Pourriez-vous nous présenter en quelques mots votre travail au sein de cette association ?
Créée en 1991, cette association naît de la volonté d’un groupe de psychiatres de permettre aux patients non francophones de bénéficier de prises en charge psychothérapiques avec interprète, dans leur langue d’origine ou leur langue usuelle. Elle promeut l’approche interculturelle dans le travail auprès de populations d’origine étrangère résidant en France. Son travail poursuit deux axes : celui de la recherche et de la formation, et le travail clinique en accueillant des patients suivis dans les locaux de l’association. Depuis plusieurs années, ce travail s’est concentré sur les patients victimes de torture ou de violences politiques.
En tant que thérapeute, éprouvez-vous parfois de la tendresse pour les personnes que vous recevez ou restez-vous dans une attitude la plus neutre possible ?
La neutralité souvent rapportée aux psychiatres reflète plutôt la nécessité pour celui-ci de montrer qu’il ne porte pas de jugement sur la parole de son patient et que celui-ci peut lui dire tout ce qu’il ressent, souhaite ou qu’il peut dire à son insu, comme en confession. Le psychiatre va alors tenter d’analyser ou de donner un sens à ces paroles et ces actes.

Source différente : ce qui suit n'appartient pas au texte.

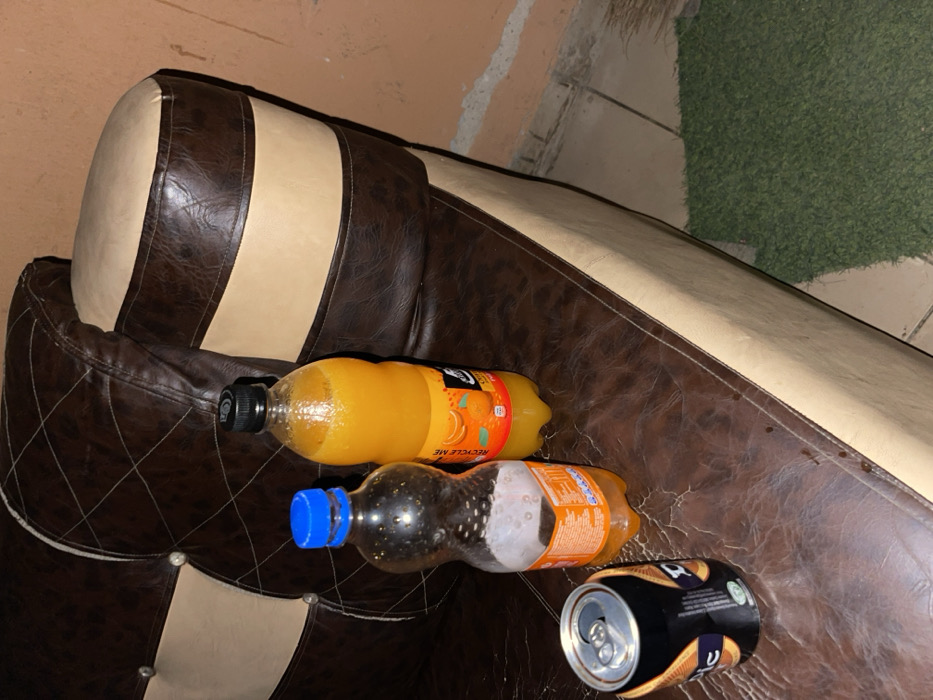 A leather sofa with brown and beige cushions is partially visible. The sofa's arm is adorned with bottles and a can. A partially full orange juice bottle sits near the top of the armrest, below that is a nearly empty soda bottle with a blue cap. A black and gold can lies near the edge. The background reveals a wall, tiles, and artificial green grass.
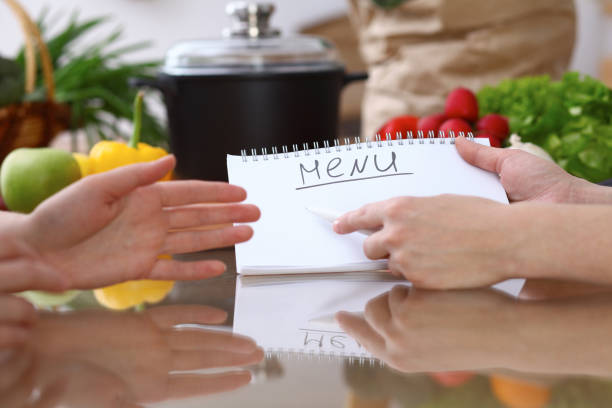 istock Human hands pointing into note book with copy space area. Two woman making menu in the kitchen, closeup. Cooking and friendship concept. 693254776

Je tente dans ma pratique de garder ce non-jugement envers mes patients et de manifester une empathie propice à la relation de soins.
Je peux parler de tendresse en effet, dans le sens où cela traduit ma volonté de tendre vers mes patients, de tenir à eux d’une certaine façon.
En quoi la tendresse peut-elle être utile pour les personnes que vous rencontrez ?
Cette tendresse permet de traduire une forme d’attachement qui peut les porter et être contenante, dans un moment où les épreuves qu’ils (ont) traversent(ées) les détruisent et les questionnent sur leur capacité à rester humain, sujet désirant et pouvant être aimés. De me tendre vers eux et de manifester cet attachement permet de les remettre dans ce positionnement et non pas uniquement victime d’un bourreau ou sujet de la haine d’un autre. Les démarches administratives qu’ils ont à accomplir, pour être autorisés à résider en France, ainsi que toutes les démarches du quotidien, pour se loger et se nourrir les confrontent souvent à une forme de violence institutionnelle, de part cette neutralité ou indifférence administrative qui rejoue la violence qu’ils ont fuie. L’accueil et l’attention que je leur porte me semblent permettre d’atténuer cette violence et de créer un lieu d’apaisement qui peut, avec le temps et le travail que nous effectuons, se transposer en paix et sécurité intérieure.